Exercise objective — Rewrite all of the material below in full, shifting each coordinate in the answers up by 17 and leaving the rest unchanged. Omit the pictures from your output.

Questions about pictured scenes

<<<<

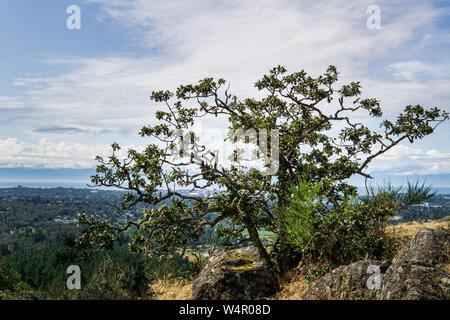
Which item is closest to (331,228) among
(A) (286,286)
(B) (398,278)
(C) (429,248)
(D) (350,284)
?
(A) (286,286)

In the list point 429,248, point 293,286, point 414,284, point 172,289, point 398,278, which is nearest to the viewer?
point 414,284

>>>>

Worked solution —
Which item is closest to (331,228) among
(A) (286,286)
(B) (398,278)
(C) (429,248)
(D) (350,284)
?
(A) (303,303)

In the list point 429,248, point 293,286, point 414,284, point 172,289, point 398,278, which is nearest to the viewer?
point 431,301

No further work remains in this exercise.